> _TASK_
Rewrite the rows below, switching every "paving stone" to "cobblestone" and changing nothing else.
# start of RECORD EXTRACTS
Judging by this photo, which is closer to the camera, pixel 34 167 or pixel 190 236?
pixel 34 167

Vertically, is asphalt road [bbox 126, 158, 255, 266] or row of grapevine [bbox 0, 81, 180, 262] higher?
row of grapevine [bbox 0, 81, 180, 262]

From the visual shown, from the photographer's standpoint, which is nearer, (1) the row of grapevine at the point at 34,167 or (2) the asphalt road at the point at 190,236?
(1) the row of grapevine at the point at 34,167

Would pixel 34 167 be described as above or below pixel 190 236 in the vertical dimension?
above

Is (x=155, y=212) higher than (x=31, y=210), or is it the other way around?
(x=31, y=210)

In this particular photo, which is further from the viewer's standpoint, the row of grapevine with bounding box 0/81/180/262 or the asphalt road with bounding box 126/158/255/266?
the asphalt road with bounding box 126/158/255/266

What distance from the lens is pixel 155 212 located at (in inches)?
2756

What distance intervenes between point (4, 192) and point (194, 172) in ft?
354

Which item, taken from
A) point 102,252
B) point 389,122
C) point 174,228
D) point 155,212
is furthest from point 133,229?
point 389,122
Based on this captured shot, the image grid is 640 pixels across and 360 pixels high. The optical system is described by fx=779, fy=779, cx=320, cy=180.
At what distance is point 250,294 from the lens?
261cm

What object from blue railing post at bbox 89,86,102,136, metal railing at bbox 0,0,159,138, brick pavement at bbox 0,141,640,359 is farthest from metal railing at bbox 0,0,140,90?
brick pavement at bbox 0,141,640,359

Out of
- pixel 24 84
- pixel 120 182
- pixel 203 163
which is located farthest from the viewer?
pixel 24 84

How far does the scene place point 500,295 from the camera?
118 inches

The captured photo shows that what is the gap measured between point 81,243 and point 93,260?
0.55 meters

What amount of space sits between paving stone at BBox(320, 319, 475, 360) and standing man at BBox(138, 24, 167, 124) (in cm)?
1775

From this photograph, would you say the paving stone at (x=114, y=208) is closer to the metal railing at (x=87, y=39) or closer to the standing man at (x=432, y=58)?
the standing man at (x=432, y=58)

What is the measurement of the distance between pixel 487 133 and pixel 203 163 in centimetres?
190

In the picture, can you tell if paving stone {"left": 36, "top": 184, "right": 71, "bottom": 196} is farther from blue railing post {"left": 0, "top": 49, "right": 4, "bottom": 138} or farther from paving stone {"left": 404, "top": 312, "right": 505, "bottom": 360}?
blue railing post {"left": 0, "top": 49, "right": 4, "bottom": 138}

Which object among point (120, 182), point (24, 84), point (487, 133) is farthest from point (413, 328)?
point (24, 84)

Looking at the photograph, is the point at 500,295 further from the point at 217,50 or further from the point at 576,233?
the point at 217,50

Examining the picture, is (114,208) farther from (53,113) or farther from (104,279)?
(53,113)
# end of RECORD EXTRACTS
> _SOLUTION BELOW_
Judging by this photo, which is closer to the camera, pixel 34 167 or pixel 190 236?
pixel 34 167

Vertically, is asphalt road [bbox 126, 158, 255, 266] or row of grapevine [bbox 0, 81, 180, 262] higher?
row of grapevine [bbox 0, 81, 180, 262]

From the visual shown, from the photographer's standpoint, which is nearer, (1) the row of grapevine at the point at 34,167 or (2) the asphalt road at the point at 190,236?
(1) the row of grapevine at the point at 34,167

Would pixel 34 167 be described as above or below pixel 190 236 in the vertical dimension?
above

Is (x=155, y=212) higher than (x=31, y=210), or is it the other way around?
(x=31, y=210)

In this particular photo, which is further from the viewer's standpoint, the row of grapevine with bounding box 0/81/180/262 or the asphalt road with bounding box 126/158/255/266?
the asphalt road with bounding box 126/158/255/266

What distance from the lens is pixel 155 212 located at (in inches)?
2756

What distance intervenes between point (4, 192) and point (194, 172) in ft?
354

Which item, taken from
A) point 102,252
B) point 389,122
C) point 174,228
D) point 155,212
is furthest from point 133,229?
point 389,122
Based on this captured shot, the image grid is 640 pixels across and 360 pixels high. The optical system is described by fx=779, fy=779, cx=320, cy=180.
At what distance is point 250,294 from the lens?
261cm

What object from blue railing post at bbox 89,86,102,136, metal railing at bbox 0,0,159,138, brick pavement at bbox 0,141,640,359 is farthest from metal railing at bbox 0,0,140,90?
brick pavement at bbox 0,141,640,359

Out of
- pixel 24 84
- pixel 120 182
- pixel 203 163
which is located farthest from the viewer?
pixel 24 84

How far does the scene place point 500,295 from the camera?
118 inches

The captured photo shows that what is the gap measured between point 81,243 and point 93,260?
0.55 meters

What amount of space sits between cobblestone at BBox(320, 319, 475, 360) and standing man at BBox(138, 24, 167, 124) (in cm)?
1775

From this photograph, would you say the cobblestone at (x=114, y=208) is closer to the metal railing at (x=87, y=39) or closer to the standing man at (x=432, y=58)?
the standing man at (x=432, y=58)

What is the measurement of the distance between pixel 487 133 and pixel 203 163 in centimetres?
190

In the picture, can you tell if cobblestone {"left": 36, "top": 184, "right": 71, "bottom": 196} is farther from blue railing post {"left": 0, "top": 49, "right": 4, "bottom": 138} or farther from cobblestone {"left": 404, "top": 312, "right": 505, "bottom": 360}?
blue railing post {"left": 0, "top": 49, "right": 4, "bottom": 138}

Which object among point (120, 182), point (24, 84), point (487, 133) is farthest from point (413, 328)?
point (24, 84)

Looking at the photograph, is the point at 500,295 further from the point at 217,50 or further from the point at 576,233?
the point at 217,50

Examining the picture, is (114,208) farther from (53,113) or farther from (104,279)?
(53,113)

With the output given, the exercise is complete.